Commercial Trino vendor Starburst released a public beta version of its new Galaxy managed service for Trino.
The capabilities of the open source Trino query engine continue to expand as usage grows and vendors come out with new commercial services, some of which were revealed this week at the Datanova 2021 virtual conference run by Starburst.
Trino was formerly known as Presto SQL and was rebranded in December of 2020 to help avoid confusion with the rival Presto DB effort, which is led by the Linux Foundation.
Among the leading Trino vendors is Starburst, based in Boston, which raised $100 million in funding on Jan. 8.
At the Datanova event, users, including the Royal Bank of Canada (RBC) and Scotiabank, outlined some of their data challenges, and Starburst executives provided insights into how Trino is now supporting the open source Apache Iceberg technology to improve data management and analytics.
Presto/Trino comes north to the Royal Bank of Canada
In a technical session at Datanova on Feb. 9, Ahmad El-Kays, senior director of enterprise data and analytics architecture for RBC, explained how the organization is using Starburst to enable what he referred to as enterprise data domains. Data domains are groupings of data sources based on governance requirements from the RBC.

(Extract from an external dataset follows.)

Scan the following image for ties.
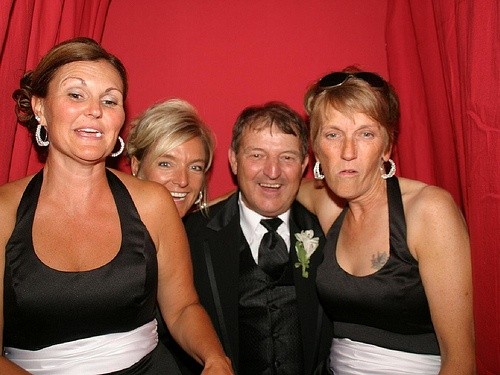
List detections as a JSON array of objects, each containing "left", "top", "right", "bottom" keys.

RBC is one of the largest financial institutions in Canada and operates around the world. El-Kays noted that RBC faces multiple data challenges, including possessing many places where data is stored as well as large volumes of data that is often needed for data analytics.

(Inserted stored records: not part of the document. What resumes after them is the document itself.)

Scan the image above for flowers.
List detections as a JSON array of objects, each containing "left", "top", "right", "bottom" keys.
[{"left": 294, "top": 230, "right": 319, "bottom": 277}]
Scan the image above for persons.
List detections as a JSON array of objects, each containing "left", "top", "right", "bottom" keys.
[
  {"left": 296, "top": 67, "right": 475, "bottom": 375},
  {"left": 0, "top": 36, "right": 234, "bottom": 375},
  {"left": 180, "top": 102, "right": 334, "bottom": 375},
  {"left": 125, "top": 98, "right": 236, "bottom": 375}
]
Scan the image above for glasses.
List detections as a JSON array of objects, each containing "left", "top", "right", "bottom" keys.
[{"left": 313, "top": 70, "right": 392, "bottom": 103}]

“The challenge we’re trying to tackle is how do we move from the governance-based domains to business-usable domains, while keeping those domains aligned,” El-Kays said.
That challenge has led the RBC to evaluate Trino and Starburst. El-Kays noted that with Starburst and Trino, it’s possible to create semantic views to enable the creation of business-usable data domains.
Ahmad El-KaysSenior director of enterprise data and analytics architecture, RBC
RBC has several proof-of-concept evaluations with Starburst in progress.
“Looking at tools like Starburst Presto, and implementing Data Domain concepts, what it allows for is the creation of the abstraction layer between the storage systems and our end users,” El-Kays said.
El-Kays noted that RBC’s business users today need to know what data store to access and how to put different data elements together to get the analysis they want. Using Starburst as an abstraction layer for the underlying data sources will make it easier for business users to do their jobs, he said.
Apache Iceberg support comes to Trino
During a keynote panel on Feb. 10, the co-founders of the Presto SQL project, now known as Trino, outlined recent developments in the open source project.
Among the additions is support for Apache Iceberg, which was originally created at Netflix and now has a growing community of users and contributors including Apple, Adobe, LinkedIn and Expedia.
Iceberg provides a format for organizing large data tables in a scalable approach. Dain Sundstrom, a CTO at Starburst, said Iceberg is an active project that is focused on the difficult problem of how to organize data.
David Phillips, also a CTO at Starburst, told SearchDataManagement that Iceberg support is generally available in Trino, meaning that it can be used it in production. That said, Phillips noted that developers of the Apache Iceberg project itself are working on new features.
“The Iceberg connector in Trino is also under active development to take advantage of these new features and to add other improvements and performance enhancements,” Phillips said in an email. “I personally expect that this will continue for at least the next several years, as more people adopt Iceberg and it sees wider production usage.”
Starburst Galaxy previews managed Trino cloud service
To date, Starburst’s primary commercial platform has been Starburst Enterprise. In a product session on Tuesday at Datanova, Colleen Tartow, director of engineering at Starburst, introduced a preview of the Starburst Galaxy service that brings a managed instance of Starburst’s Trino technology to the cloud.
The underlying engine for Starburst Galaxy is the Starburst Enterprise platform. The difference is that Galaxy is fully managed, enabling organization to get up and running faster than they likely could on their own, Tartow said. Galaxy also scales the infrastructure as needed to handle growing data workloads.
“With Starburst Galaxy, you get a managed data platform that connects directly to your data sources,” Tartow said.